# Page excerpt
— BEGIN —
The legislation, H.R. 5062, was adopted on a voice vote. The bill is sponsored by Reps. Bill McCollum, R-FL, and Barney Frank, D-MA. The legislation would allow some legal permanent residents to avoid being deported for minor crimes, such as shoplifting, that they may have committed decades ago.

Nojeim said that the ACLU and other organizations committed to restoring fairness to the nation’s immigration laws would work with senators from both parties to strengthen the legislation to restore judicial review to immigration proceedings and to repeal mandatory detention of immigrants.

Two bills adopted in 1996 — the Anti-Terrorism and Effective Death Penalty Act and the Illegal Immigration Reform and Immigrant Responsibility Act — have led to a dramatic increase in the number of immigrants being detained and deported by the Immigration and Naturalization Service, many without the option of having court-review of their cases.

The ACLU and immigration advocates hope that the House bill adopted today could be amended in the Senate to restore judicial review of some INS decisions and to expand the ability of the government to release immigrants while their cases are being reviewed by the INS bureaucracy. Only those immigrants who can prove that they are not a danger to the community and would not flee would be eligible for release.

“Being jailed and deported inevitably separates people from their families and, as the Supreme Court has said, from all that makes life worth living,” Nojeim said. “It would be a tragedy if Congress were to leave town again without fixing the most egregious problems it created in 1996 that have torn apart families.”
— END —
# Stored data
— BEGIN —
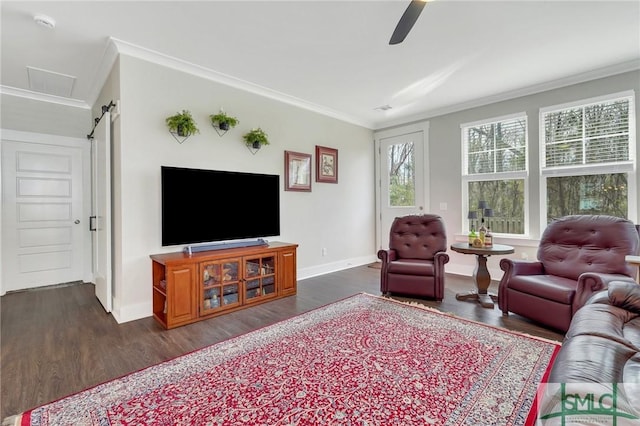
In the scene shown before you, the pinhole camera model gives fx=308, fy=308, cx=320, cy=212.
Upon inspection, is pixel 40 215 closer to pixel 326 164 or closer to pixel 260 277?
pixel 260 277

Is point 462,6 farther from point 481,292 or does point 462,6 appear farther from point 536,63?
point 481,292

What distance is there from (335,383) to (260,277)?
1881mm

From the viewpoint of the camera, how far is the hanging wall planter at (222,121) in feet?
11.5

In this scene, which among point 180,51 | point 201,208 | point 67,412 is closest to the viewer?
point 67,412

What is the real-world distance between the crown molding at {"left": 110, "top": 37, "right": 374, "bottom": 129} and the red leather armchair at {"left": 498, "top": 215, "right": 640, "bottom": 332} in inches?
134


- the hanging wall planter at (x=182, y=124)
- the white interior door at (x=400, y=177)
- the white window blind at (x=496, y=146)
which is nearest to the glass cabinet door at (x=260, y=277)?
the hanging wall planter at (x=182, y=124)

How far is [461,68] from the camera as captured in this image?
359 centimetres

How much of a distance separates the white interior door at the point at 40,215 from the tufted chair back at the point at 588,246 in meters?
6.09

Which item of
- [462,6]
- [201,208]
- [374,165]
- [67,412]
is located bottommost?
[67,412]

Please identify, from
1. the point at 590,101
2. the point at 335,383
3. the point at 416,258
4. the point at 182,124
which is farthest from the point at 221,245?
the point at 590,101

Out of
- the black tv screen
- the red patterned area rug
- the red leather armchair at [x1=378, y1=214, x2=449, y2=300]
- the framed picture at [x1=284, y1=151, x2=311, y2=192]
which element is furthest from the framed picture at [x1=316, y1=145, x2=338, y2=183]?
the red patterned area rug

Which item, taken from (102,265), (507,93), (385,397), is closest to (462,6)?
(507,93)

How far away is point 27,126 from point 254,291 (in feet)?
12.3

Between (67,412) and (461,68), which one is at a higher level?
(461,68)
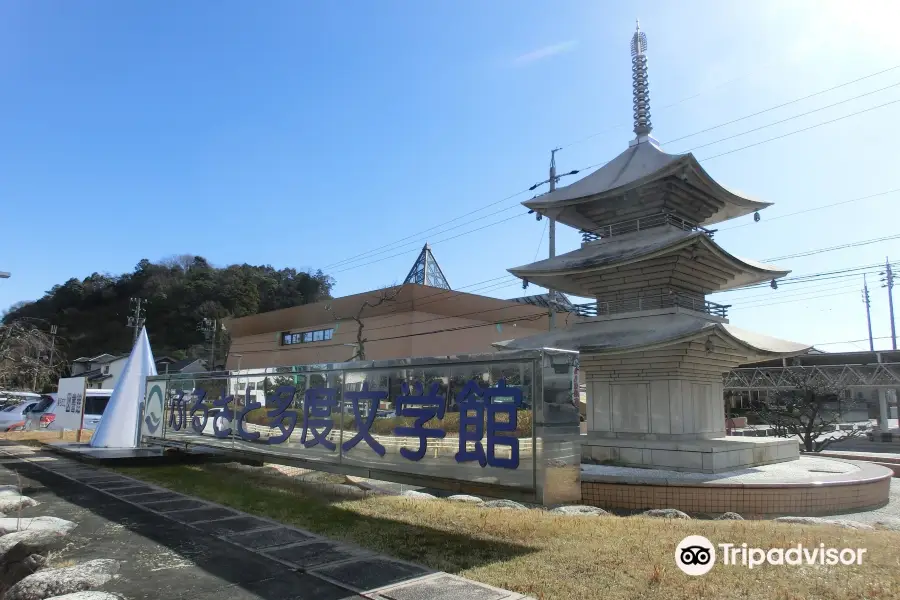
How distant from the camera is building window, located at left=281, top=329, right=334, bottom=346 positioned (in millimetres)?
42625

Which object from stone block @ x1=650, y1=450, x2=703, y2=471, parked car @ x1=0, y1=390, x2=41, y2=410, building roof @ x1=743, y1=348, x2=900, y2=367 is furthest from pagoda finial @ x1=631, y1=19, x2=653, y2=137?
parked car @ x1=0, y1=390, x2=41, y2=410

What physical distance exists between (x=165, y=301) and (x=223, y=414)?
6499 cm

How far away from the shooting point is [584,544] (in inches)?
226

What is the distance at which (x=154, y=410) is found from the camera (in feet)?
47.6

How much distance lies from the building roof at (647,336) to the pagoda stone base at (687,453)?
2431mm

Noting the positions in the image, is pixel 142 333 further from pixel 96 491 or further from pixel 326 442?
pixel 326 442

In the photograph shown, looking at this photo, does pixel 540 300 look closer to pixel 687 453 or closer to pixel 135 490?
pixel 687 453

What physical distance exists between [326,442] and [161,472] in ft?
16.2

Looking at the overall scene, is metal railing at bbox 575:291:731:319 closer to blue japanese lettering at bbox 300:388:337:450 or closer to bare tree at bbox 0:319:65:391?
blue japanese lettering at bbox 300:388:337:450

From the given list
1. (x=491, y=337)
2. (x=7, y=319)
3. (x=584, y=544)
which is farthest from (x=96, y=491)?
(x=7, y=319)

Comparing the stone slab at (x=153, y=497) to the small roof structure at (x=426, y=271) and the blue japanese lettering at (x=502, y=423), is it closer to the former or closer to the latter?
the blue japanese lettering at (x=502, y=423)

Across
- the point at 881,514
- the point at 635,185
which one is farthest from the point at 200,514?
the point at 635,185

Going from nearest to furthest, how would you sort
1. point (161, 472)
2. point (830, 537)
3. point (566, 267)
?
— END —
# What you need to do
From the immigration bill text, pull out everything from "The legislation, H.R." down to "detention of immigrants.".

# Task solution
The legislation, H.R. 5062, was adopted on a voice vote. The bill is sponsored by Reps. Bill McCollum, R-FL, and Barney Frank, D-MA. The legislation would allow some legal permanent residents to avoid being deported for minor crimes, such as shoplifting, that they may have committed decades ago.

Nojeim said that the ACLU and other organizations committed to restoring fairness to the nation’s immigration laws would work with senators from both parties to strengthen the legislation to restore judicial review to immigration proceedings and to repeal mandatory detention of immigrants.